THE POACHER’S SON by Paul Doiron: Book Review
Bowditch is twenty four, new to his job as a member of the Maine Warden Service. As he explains it, he’s not a forest ranger but a policeman whose duties are to enforce laws relating to game and fisheries. He carries a gun and is a graduate of Colby College, the Maine Criminal Justice Academy, and the Advanced Warden Academy. In the winter he investigates snowmobiling accidents, ice fishing, and hunting with hounds; in the summer it’s boating infractions, secret marijuana gardens, and poaching. Actually, it’s poaching all year round, and he’s very familiar with poachers, as the title tells us.
Bowditch’s parents divorced when he was nine, and he saw his father only infrequently after that. Jack Bowditch is a poacher, a heavy drinker, and a barroom brawler. Father and son hadn’t spoken in two years when Mike comes home to a call on his answering machine. It’s from his father, but there’s no message, no phone number at which to reach him. So Mike doesn’t know what his father wants, but he’s pretty sure it’ll bring him trouble. And he’s right.
The next morning Mike reads about a killing in the North Woods: a policeman and a real estate developer were shot to death. And later that day the man who owns the camp where Jack Bowditch worked calls to say, “They arrested him, Mike. I don’t know how else to say it.” The senior Bowditch was in trouble again.
Jack Bowditch makes it worse, of course, by fighting with the cop who comes to talk to him about the shootings. The policeman places him under arrest, but somehow during their ride to jail Bowditch overpowers him and escapes. Now there’s a state-wide manhunt for Bowditch–he’s wanted for resisting arrest, assault on a police officer, and the two shootings. Mike holds no brief for his father, but he refuses to believe that he’s a killer.

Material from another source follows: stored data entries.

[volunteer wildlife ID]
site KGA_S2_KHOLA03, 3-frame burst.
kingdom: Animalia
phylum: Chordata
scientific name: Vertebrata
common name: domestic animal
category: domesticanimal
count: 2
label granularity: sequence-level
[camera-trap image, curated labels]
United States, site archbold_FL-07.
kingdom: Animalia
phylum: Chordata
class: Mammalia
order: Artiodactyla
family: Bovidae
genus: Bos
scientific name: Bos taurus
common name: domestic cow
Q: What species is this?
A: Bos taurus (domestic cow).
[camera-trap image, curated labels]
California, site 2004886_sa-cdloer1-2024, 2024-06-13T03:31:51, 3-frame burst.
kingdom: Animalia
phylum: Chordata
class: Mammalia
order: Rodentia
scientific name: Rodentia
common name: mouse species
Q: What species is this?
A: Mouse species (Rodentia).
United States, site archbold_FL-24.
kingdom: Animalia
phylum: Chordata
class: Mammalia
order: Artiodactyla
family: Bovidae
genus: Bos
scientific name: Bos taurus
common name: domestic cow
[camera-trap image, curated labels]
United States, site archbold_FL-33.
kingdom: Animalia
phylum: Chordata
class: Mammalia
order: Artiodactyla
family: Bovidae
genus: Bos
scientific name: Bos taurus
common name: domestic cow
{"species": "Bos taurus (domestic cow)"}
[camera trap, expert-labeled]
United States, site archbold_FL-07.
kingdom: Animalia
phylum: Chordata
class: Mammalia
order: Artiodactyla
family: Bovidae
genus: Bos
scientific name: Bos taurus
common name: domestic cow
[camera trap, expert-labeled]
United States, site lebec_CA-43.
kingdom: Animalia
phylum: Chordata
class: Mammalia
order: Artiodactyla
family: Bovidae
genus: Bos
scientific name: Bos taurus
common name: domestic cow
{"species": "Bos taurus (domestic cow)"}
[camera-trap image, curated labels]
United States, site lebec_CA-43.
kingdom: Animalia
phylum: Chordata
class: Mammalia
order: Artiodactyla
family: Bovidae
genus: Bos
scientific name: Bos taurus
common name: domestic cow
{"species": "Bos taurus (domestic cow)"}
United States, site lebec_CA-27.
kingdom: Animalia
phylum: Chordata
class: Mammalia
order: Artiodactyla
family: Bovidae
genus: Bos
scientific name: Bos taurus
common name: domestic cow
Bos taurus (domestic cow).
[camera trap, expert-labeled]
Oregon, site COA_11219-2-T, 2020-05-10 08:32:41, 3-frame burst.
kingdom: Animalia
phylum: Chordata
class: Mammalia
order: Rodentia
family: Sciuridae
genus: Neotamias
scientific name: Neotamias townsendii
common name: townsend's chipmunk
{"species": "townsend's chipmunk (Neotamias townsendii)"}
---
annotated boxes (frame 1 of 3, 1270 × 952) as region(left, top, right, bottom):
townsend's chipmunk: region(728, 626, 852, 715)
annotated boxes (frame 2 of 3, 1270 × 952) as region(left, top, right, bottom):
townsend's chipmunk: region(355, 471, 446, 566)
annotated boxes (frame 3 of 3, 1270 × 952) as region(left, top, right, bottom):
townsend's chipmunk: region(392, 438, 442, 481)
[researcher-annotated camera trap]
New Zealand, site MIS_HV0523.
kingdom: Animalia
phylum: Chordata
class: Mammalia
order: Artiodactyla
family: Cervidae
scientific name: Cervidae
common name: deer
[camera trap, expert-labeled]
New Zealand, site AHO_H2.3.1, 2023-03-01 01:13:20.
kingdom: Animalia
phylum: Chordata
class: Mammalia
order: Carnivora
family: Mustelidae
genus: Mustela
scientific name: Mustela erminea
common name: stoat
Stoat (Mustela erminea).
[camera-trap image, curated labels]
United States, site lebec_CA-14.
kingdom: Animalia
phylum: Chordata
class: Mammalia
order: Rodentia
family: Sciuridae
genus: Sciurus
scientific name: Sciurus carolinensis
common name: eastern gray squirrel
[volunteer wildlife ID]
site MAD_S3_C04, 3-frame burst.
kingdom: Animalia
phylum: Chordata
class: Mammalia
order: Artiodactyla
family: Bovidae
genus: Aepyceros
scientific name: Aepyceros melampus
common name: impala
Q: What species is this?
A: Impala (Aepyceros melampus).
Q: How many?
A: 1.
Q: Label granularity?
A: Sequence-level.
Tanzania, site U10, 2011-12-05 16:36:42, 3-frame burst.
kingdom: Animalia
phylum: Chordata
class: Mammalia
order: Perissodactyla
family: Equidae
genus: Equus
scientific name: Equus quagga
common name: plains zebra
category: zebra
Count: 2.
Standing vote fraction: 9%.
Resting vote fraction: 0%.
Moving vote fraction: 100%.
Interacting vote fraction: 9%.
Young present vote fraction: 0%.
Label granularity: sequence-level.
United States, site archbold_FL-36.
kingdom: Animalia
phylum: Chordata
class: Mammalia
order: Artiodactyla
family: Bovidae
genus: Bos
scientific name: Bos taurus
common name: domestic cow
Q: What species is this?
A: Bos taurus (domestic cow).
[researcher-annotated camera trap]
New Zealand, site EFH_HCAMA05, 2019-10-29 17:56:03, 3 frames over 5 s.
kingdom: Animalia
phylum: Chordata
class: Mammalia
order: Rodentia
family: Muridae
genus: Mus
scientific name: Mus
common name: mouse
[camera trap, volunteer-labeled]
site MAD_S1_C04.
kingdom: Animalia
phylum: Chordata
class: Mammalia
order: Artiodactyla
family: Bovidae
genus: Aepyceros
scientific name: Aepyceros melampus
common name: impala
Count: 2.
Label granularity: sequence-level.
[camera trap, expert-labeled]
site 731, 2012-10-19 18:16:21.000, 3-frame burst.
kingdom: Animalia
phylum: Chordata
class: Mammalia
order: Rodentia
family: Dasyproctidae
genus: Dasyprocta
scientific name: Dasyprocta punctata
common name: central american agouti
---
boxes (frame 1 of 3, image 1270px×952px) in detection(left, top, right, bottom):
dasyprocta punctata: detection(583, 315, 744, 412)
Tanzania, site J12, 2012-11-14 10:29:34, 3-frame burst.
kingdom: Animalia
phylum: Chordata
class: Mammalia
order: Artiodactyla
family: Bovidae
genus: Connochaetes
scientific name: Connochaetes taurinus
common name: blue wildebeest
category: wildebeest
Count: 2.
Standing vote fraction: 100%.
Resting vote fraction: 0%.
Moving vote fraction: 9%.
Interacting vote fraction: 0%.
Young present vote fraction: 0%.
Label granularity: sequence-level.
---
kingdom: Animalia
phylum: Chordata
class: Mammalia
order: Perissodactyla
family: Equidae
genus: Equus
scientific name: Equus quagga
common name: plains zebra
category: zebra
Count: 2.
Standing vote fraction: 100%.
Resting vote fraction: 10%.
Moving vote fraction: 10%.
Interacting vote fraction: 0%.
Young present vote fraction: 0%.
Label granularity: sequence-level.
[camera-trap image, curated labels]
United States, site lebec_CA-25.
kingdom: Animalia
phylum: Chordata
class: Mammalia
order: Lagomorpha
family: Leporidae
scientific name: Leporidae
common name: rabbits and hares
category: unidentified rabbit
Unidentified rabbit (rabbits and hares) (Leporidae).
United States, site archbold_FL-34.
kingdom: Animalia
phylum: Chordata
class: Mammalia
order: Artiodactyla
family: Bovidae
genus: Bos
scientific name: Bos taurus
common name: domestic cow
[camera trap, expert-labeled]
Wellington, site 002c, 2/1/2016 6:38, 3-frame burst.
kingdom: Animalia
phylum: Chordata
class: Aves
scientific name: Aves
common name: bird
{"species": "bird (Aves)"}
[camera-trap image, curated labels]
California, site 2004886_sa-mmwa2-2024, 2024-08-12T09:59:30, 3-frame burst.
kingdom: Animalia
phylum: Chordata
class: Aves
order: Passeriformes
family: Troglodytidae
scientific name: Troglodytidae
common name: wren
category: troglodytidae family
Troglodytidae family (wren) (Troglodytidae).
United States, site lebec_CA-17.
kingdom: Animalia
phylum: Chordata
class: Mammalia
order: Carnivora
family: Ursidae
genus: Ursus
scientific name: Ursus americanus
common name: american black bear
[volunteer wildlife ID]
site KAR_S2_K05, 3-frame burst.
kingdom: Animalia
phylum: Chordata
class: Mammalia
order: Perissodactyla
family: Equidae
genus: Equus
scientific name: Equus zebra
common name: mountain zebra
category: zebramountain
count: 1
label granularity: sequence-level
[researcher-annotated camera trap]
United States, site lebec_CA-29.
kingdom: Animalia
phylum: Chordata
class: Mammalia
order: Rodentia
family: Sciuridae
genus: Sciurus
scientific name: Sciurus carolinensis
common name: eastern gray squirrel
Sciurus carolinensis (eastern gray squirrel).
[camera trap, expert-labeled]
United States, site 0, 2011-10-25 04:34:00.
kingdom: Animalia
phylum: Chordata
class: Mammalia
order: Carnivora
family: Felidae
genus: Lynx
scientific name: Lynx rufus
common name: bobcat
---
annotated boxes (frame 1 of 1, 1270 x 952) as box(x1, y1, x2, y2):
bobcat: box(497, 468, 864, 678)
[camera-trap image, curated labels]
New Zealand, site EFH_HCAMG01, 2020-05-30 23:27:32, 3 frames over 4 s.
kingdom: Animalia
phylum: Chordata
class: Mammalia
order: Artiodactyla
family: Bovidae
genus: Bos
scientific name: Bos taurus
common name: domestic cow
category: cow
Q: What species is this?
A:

Doiron gives the reader an incredible sense of place in this novel, and his love for his state comes through. He takes you up almost to the Canadian border and then down to Scarborough, a suburb of Portland where my older son’s family happens to live. Doiron himself has had an interesting career path: he’s a native of Maine, a graduate of Yale University, has an MFA from Emerson College, is a Registered Maine Guide, and is the editor-in-chief of Down East: The Magazine of Maine. This is the first novel of what obviously is planned to be a series, and Doiron is off to an excellent start.